8. A single-star sensor fusion self-testing device for low-frequency acceleration noise detection in space gravitational wave detection, characterized in that, include: The acquisition module is used to acquire the non-orthogonal configuration geometric relationship parameters of the movable optomechanical sub-component, and output the centroid connection direction displacement projection fusion model and fixed geometric relationship parameters according to the non-orthogonal configuration geometric relationship parameters; The configuration module is used to configure the self-inspection control conditions for the movable optomechanical sub-assembly and the inspection quality associated with the movable optomechanical sub-assembly, and to determine the self-inspection control conditions. The acquisition module is used to synchronously acquire satellite payload measurement and control data based on the self-test control conditions and output a synchronous acquisition dataset. The calculation module is used to calculate the corrected differential displacement time series using the displacement projection fusion model along the centroid connection direction, based on the fixed geometric relationship parameters and the synchronously acquired dataset. The reconstruction module is used to reconstruct the differential residual acceleration time series based on the corrected differential displacement time series and the fixed geometric relationship parameters; The comparison module is used to estimate the spectrum near the frequency point based on the differential residual acceleration time series and compare it with a preset self-test threshold to generate a self-test judgment result.

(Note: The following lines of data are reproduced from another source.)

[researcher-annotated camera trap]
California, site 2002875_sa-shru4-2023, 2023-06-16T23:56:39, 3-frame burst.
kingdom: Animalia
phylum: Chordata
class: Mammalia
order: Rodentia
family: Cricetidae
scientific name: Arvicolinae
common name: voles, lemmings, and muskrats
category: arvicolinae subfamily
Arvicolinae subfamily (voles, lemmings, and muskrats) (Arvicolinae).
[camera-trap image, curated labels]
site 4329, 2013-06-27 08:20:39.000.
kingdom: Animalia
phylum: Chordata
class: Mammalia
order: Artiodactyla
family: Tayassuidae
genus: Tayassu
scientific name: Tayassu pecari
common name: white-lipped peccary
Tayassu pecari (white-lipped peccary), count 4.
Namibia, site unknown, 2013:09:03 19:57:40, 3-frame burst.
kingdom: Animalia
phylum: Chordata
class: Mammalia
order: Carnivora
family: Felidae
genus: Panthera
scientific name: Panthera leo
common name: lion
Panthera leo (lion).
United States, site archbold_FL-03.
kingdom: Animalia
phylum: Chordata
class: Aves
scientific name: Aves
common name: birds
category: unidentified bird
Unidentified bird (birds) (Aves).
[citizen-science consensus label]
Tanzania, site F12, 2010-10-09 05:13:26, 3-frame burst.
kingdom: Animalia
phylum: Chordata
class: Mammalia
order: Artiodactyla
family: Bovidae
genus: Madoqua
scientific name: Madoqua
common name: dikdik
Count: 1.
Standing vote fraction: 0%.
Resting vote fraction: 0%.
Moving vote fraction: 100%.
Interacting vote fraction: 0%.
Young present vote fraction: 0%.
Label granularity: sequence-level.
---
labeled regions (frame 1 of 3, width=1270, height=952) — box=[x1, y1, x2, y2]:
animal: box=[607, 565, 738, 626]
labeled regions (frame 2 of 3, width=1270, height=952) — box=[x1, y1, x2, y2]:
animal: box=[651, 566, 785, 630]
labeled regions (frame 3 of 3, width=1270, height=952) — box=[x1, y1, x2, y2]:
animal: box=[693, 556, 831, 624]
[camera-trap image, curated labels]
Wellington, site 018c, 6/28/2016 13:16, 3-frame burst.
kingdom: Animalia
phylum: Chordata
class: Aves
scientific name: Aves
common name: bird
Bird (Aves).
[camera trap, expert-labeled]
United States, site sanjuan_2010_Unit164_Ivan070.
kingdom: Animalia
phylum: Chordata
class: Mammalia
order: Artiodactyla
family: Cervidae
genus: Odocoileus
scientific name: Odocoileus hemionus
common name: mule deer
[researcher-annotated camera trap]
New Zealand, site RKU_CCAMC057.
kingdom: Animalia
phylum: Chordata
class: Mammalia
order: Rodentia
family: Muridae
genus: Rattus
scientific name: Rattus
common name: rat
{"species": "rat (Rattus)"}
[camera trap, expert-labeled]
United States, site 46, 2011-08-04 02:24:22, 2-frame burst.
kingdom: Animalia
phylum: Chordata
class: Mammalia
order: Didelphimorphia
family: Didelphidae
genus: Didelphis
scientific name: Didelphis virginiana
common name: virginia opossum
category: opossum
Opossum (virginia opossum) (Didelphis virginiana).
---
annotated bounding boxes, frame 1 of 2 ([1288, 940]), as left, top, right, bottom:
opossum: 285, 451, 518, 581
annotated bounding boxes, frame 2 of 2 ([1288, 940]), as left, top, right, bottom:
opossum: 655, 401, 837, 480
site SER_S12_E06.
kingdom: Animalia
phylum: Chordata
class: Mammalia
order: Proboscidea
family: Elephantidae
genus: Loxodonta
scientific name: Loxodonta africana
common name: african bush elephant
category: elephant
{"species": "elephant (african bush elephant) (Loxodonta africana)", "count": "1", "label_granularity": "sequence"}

9. An electronic device, characterized in that, The system includes a memory and a processor. The memory stores a computer program, which, when executed by the processor, causes the processor to perform the steps of the single-star sensor fusion self-test method for detecting low-frequency acceleration noise in space gravitational waves as described in any one of claims 1-7.
10. A computer-readable storage medium having a computer program stored thereon, characterized in that, When the computer program is executed, it implements the single-star sensor fusion self-testing method for low-frequency acceleration noise in space gravitational wave detection as described in any one of claims 1-7.